Position in chronology
MRAH O.5011
About this tablet
An Early Dynastic administrative tablet of uncertain southern Mesopotamian origin, now held in Brussels, recording two disbursements of a commodity — most likely a processed foodstuff or measured good — along with bronze, to named officials at distinct institutional households. Two men both called Ur-gu receive allocations: one a cupbearer attached to the 'House of NE-DAG,' the other a cook at what appears to be a kitchen establishment. The second transaction is routed through the authority of Ištaran — either the city deity of Der or a person bearing that divine name — and overseen by a šuš3 official. These spare, columnar records represent the earliest surviving form of systematic institutional accounting in human history.

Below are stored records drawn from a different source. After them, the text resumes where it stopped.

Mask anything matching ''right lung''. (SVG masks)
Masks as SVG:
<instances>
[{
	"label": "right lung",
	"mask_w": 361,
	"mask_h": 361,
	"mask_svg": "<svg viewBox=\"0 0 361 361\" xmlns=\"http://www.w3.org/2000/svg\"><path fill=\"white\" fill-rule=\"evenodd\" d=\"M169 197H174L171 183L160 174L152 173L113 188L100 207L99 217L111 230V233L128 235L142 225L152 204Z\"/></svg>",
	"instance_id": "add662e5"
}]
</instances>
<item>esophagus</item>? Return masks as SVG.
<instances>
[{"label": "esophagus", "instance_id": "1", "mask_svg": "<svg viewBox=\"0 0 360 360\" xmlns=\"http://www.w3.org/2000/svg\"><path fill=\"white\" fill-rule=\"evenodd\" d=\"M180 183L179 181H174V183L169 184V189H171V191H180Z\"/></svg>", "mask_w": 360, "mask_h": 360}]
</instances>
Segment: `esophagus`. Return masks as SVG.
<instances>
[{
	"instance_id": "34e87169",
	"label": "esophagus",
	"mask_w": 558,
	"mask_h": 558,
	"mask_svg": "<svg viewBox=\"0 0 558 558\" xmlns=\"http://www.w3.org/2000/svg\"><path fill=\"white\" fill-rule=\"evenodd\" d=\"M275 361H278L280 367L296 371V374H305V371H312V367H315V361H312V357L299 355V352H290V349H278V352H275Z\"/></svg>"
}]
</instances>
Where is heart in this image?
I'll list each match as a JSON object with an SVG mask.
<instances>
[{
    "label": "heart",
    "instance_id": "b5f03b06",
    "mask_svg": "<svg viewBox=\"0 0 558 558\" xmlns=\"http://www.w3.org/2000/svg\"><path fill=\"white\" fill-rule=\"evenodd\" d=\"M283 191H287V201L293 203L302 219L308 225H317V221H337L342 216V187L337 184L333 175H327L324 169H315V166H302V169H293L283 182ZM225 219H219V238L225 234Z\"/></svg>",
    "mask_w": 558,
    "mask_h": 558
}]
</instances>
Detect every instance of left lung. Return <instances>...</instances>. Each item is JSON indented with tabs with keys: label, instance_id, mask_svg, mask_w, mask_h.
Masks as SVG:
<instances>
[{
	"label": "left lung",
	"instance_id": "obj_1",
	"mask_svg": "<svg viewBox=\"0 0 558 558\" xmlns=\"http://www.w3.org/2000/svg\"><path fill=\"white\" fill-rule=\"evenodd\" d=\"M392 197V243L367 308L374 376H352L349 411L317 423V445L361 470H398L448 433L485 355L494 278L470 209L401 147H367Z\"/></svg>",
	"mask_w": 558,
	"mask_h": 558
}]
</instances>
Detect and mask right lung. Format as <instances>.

Plain-language summary by the engine — meant as a doorway into the literal translation below.
Written in modern English
Two allocations are recorded on this tablet. The first assigns [n+]2 barig of gamur and [n] sila3 of bronze to a cupbearer named Ur-gu at the House of NE-DAG; several further names follow — including GA-duh-hum and Ab-zi — but that part of the tablet is damaged and the reading is uncertain. The second gives 2 ban2 of gamur to another Ur-gu, this one a cook at the kitchen establishment, with the transaction routed through Ištaran and a šuš3 official listed as the responsible party.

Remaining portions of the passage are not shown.